Bristol Motor Speedway History
Address: 151 Speedway BlvdBristol, TN 37620
Bristol Motor Speedway
Bristol Motor Speedway is the biggest little track in racing.
There are nearly 170,000 seats around the .533-mile concrete marvel these days, but getting a ticket to see a NASCAR Nextel Cup race there is one of the most difficult things for any sports fan to accomplish.
Race cars go as much as 60 mph faster at other tracks than they do at Bristol Motor Speedway, but there’s not a driver in the sport who won’t tell you the sense of speed during a 15-second lap at Bristol is as great as is at any track in the sport.
Contradictions abound when you’re talking about Bristol Motor Speedway, but there’s one thing that’s absolutely certain. When it comes to excitement, there’s no other place like it.
Put 43 cars in a bowl, add the intensity of thousands of excited fans and mix at high - extremely high - speeds.
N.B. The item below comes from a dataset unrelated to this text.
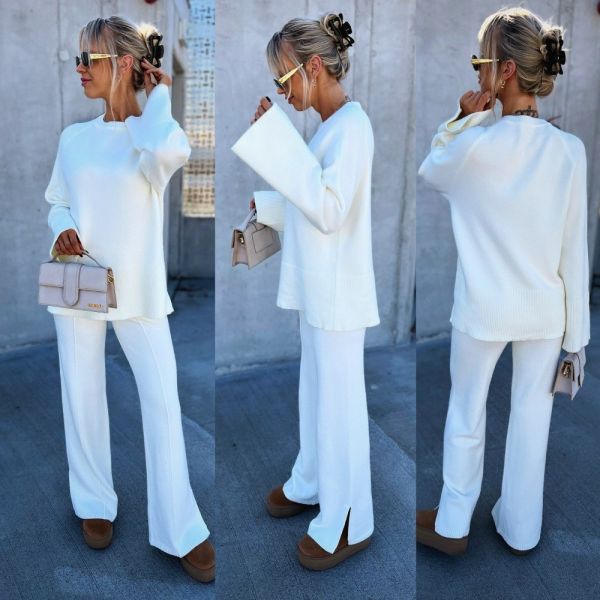 White Soft Two-piece Set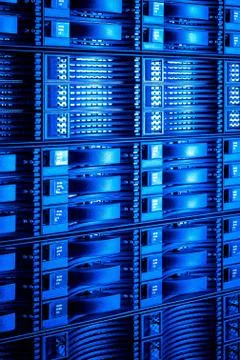 Data center Foto stock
That’s the recipe for a day, or night, of racing at Bristol.
NASCAR fans look forward all year to the August night race at Bristol Motor Speedway. How tough of a ticket is the Sharpie 500? The waiting list grew so long that the track finally just stopped adding names to it.
But the fans who are lucky enough to get tickets are rarely disappointed by the action they see on a track that started as a smaller-scale copy what was then called Lowe’s Motor Speedway.
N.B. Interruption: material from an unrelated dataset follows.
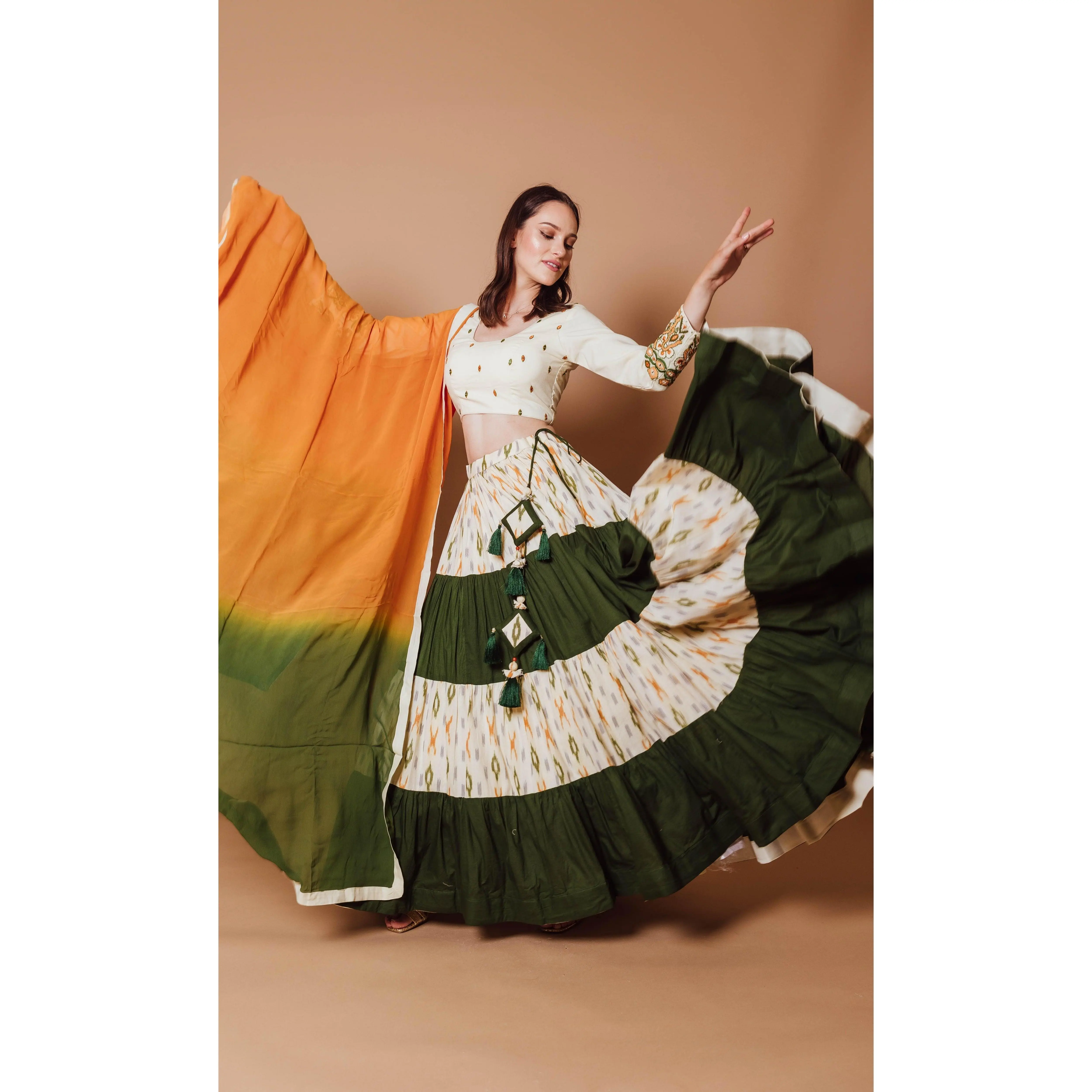 Cusia Tiered Chaniya Choli Set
Larry Carrier and Carl Moore were at the first race at what is now Lowe’s Motor Speedway in 1960, and they decided to bring racing to northeast Tennessee. By July 1961, a track had been built about five miles down the road from the site they originally picked in a place called Piney Flats. Instead of Piney Flats International Speedway, the first NASCAR race was held at Bristol International Speedway.
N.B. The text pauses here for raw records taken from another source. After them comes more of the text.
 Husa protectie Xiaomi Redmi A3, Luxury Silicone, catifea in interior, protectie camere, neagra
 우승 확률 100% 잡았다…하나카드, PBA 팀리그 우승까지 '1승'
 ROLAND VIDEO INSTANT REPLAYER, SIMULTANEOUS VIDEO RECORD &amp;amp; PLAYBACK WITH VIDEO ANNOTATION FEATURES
That track was a half-mile of asphalt with 22-degree banking in its turns. There were 18,000 seats. Forty-two cars started that first race in 1961 and only 19 finished. And the driver who took the checkered flag first was not the driver who’d started in that car! Jack Smith drove the first 290 laps of the Volunteer 500, but Johnny Allen took over as a relief driver and finished it up.
Bristol Motor Speedway’s turns were banked an intimidating 36 degrees in 1969 and it was re-measured to its current distance of .533 miles. The lights went up in 1978, and that August the track played host to the night race that has now become one of NASCAR’s signature events.
Bristol Motor Speedway became the first track with an all-concrete surface in 1992. Four years later, it was sold to Bruton Smith and Speedway Motorsports Inc.
At that point, there were about 71,000 tickets available for a race at what was then renamed Bristol Motor Speedway. But by the August race in 1996, 15,000 seats had been added and more - much more - were on the way.
No words can prepare a race fan for what now awaits as he or she walks into Bristol Motor Speedway for the first time. Major additions named for some of the sport’s greatest drivers - Alan Kulwicki, Dale Earnhardt and 12-time race-winner Darrell Waltrip - now completely surround the concrete oval with double- and triple-decked seating.
With the more than 150 luxury suites included, Bristol Motor Speedway’s capacity now approaches 170,000.
Every ticket is sold for every Cup race. And nobody goes home disappointed.